En plus de toutes ces autres passions et activités, Abad était un plongeur passionné. Entre 1983 et 1996, elle a produit son œuvre la plus idiosyncratique, une série de scènes sous-marines trippantes et kaléidoscopiques inspirées par des plongées qu'elle a faites autour des Philippines. Des poissons aux couleurs vives et d'autres espèces marines se mêlent à une profusion vibrante d'éventails coralliens, dissolvant à travers leurs excès prismatiques les distinctions de longue date entre l'optique et l'haptique. Ces œuvres semblent illustrer et activer l'amalgame et la superposition de sens autrement discrets que la chercheuse féministe Eva Hayward appelle « les yeux des doigts » - un mode de co-sensation tactile, à la fois en termes de perception et de compréhension, qui s'étend à l'humain et au plus qu'humain. Ces œuvres intègrent les plaisirs indéniables de la couleur, du motif et de l'ornement dans le domaine naturel, d'où ils sont sans doute originaires.

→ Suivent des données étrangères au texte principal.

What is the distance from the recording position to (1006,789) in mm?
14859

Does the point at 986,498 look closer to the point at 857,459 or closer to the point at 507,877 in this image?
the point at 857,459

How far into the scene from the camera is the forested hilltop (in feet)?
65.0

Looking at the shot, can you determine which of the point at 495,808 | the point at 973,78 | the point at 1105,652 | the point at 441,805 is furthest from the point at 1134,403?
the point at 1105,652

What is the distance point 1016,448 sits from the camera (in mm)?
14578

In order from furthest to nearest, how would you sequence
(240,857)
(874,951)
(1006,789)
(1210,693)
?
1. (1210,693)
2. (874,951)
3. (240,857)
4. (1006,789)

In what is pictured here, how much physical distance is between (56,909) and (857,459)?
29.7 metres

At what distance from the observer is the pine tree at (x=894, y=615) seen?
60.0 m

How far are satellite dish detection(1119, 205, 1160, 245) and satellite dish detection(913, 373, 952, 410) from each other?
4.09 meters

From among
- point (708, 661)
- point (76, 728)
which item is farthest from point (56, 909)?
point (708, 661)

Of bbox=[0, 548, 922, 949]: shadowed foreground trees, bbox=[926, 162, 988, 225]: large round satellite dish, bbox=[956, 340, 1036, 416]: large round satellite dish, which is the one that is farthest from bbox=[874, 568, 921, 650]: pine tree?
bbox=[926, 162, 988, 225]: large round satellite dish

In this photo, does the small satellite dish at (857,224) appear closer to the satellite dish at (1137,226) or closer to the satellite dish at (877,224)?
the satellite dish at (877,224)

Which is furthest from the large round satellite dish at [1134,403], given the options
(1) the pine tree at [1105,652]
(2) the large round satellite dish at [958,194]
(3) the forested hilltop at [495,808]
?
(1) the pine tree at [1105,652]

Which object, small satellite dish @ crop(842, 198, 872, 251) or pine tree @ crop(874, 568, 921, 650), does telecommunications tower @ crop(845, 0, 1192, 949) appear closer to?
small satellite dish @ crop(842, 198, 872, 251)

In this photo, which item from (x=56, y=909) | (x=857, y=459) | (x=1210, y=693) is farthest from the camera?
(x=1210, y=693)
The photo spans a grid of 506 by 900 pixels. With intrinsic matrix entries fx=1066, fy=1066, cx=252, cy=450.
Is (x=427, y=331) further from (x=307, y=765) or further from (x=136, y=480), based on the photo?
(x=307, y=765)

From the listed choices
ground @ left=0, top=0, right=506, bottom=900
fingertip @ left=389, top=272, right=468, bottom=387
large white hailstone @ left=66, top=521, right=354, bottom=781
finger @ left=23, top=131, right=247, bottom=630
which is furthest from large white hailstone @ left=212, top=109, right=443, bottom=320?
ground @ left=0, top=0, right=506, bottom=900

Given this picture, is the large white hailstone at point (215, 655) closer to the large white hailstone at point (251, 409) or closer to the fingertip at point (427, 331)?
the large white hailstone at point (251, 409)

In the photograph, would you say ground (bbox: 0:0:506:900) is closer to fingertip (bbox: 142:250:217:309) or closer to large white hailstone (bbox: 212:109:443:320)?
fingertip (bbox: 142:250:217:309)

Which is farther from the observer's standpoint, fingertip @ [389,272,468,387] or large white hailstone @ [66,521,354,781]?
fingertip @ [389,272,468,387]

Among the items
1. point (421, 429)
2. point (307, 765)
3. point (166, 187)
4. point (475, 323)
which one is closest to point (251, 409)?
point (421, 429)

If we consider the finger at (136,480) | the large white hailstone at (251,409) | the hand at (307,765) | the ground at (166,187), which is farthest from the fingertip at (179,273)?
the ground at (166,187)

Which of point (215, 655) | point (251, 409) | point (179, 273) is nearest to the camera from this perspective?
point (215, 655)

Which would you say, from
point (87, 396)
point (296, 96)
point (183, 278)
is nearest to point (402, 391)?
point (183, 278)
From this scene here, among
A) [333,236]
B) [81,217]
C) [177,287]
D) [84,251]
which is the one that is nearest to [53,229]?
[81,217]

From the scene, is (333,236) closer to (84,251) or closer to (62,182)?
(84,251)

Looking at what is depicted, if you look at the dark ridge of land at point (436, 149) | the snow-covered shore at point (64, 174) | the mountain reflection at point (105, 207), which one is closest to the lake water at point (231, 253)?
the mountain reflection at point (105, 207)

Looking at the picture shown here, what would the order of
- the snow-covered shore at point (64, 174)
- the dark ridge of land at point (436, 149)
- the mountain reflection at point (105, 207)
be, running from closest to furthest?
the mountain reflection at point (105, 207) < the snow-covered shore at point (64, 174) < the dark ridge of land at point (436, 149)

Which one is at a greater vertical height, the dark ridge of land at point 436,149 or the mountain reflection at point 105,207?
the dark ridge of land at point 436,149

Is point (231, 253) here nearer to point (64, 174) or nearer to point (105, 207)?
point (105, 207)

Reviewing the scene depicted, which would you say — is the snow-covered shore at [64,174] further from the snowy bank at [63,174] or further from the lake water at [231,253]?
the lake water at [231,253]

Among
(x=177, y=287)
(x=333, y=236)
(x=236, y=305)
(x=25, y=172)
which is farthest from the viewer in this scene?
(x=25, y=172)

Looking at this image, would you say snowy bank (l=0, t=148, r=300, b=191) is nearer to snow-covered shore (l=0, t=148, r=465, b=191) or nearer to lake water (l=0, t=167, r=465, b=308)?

« Pacita Abad » est à l'affiche jusqu'au 3 septembre au Walker Art Center de Minneapolis ; se rend au San Francisco Museum of Modern Art, du 21 octobre 2023 au 28 janvier 2024 ; moma ps1, New York, du 28 mars au 2 septembre 2024 ; Art Gallery of Ontario, Toronto, 12 octobre 2024–19 janvier 2025.

Murtaza Vali est un écrivain et conservateur basé à Sharjah et Brooklyn.